Friday, September 7, 2012

School Mums

I've been rather quiet, deliberately, about Eve's progression into "proper" primary school.  The options for schooling in HK basically fall into two categories 1) local schools - taught almost entirely in Cantonese and 2) hugely oversubscribed international schools to whom you mortgage your life and your soul in order to get a place.  Of the 450 pupils who applied for 80 places at one international school, Eve was one of the lucky few who got in.  I'd like to think it was down to her innate excellence but it may have helped that the teacher who interviewed her goes to our church (so Eve was completely at ease with her during the interview) and me knowing a Governor of the school probably didn't hurt either.  You do what it takes, however much you believe you shouldn't have to!

Eve, of course, trotted off to school on the school bus on the first day with no problem at all and has settled right in.  I, however, have not.

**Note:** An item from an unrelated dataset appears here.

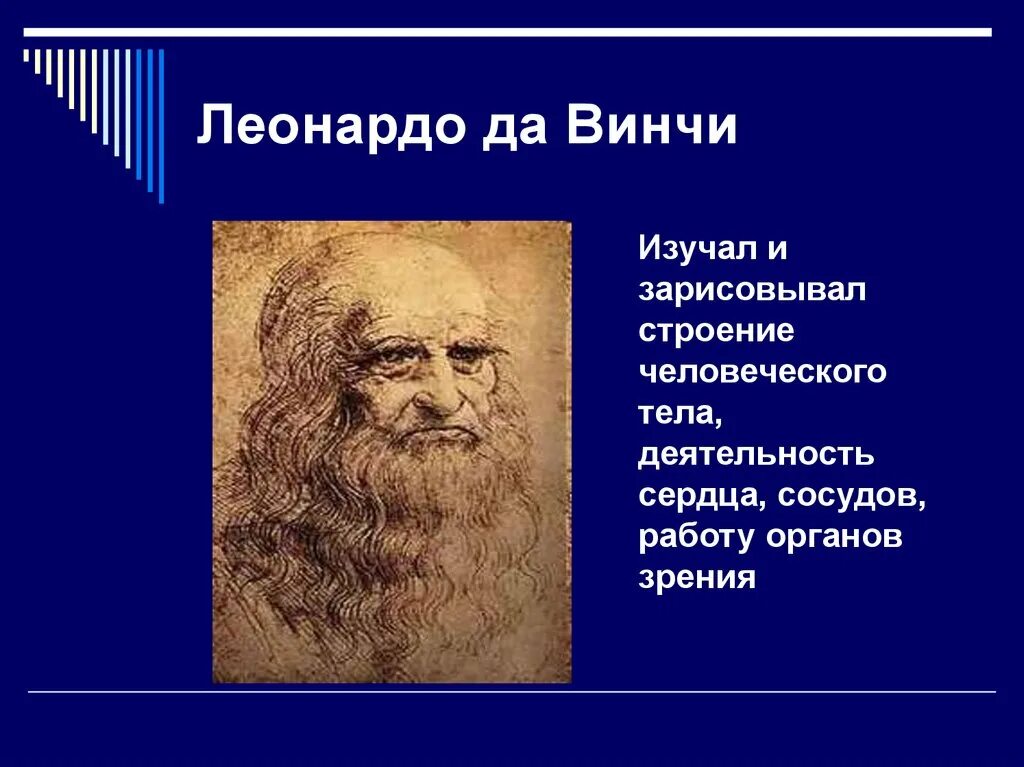 Леонардо да Винчи

Изучал и зарисовывал строение человеческого тела, деятельность сердца, сосудов, работу органов зрения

As I have mentioned before, expat women in HK who have children tend not to work.  International schools have clearly taken this as a given for all Mums and every single school related event is in the middle of the work day.  I had taken 3 days off before Eve even started school (parents welcome picnic, orientation morning, first introductory day).  When one of the other Mums organised both a coffee morning and a playdate for the kids within the first week I completely lost the plot and told Mark that he had to take time off for the playdate - it helped that I was on a business trip and not even in the country.  To his credit he took the morning off.  Other than getting lost and having nothing in common with any of the Mums (welcome to my world darling - just because I share their gender I don't share much else), he had a fine time and his overall assessment was that they were "wearing a lot of make-up, all rather high maintenance".  Still, being part of Eve's school community is important to me and I was feeling lonely and, yes, guilty, about not being able to get involved.

Inspiration came after the coffee morning and playdate emails.  When I got them I was relatively polite and apologised for working full time and said my husband would try to come.  Another Mum was far less polite and said that as she worked full time and asked whether they could arrange something she could actually attend.  Another Mum just replied, simply saying "I work, sorry".  Taking the bull by the horns I emailed them both and asked if they fancied lunch in Central where we all work.  So, next Tuesday, we are off for our first working Mum's lunch.  There is no working Mum's association at the school so I think I could have just found myself a new committee to organise...


Monday, August 20, 2012

I'm back

It's been a very long time since I updated this. This has been, in part, because the Gnome bank has been keeping me busy and has stopped access to blogs at work (so no lunchtime updates) and also because as Eve gets bigger things change less frequently. Also, I have more Mummy friends as my friends here in HK and in the UK catch up and become Mummys themselves. I have more people to let of steam to or share those lovely little moments with. However, reading back, I realise what a great log this is of Eve's childhood. In addition to the photos and videos, having a written account of how I am feeling, how I feel about Eve, is very precious. For me even if nobody else reads it and maybe for her one day when she becomes a Mum. So, I'm back.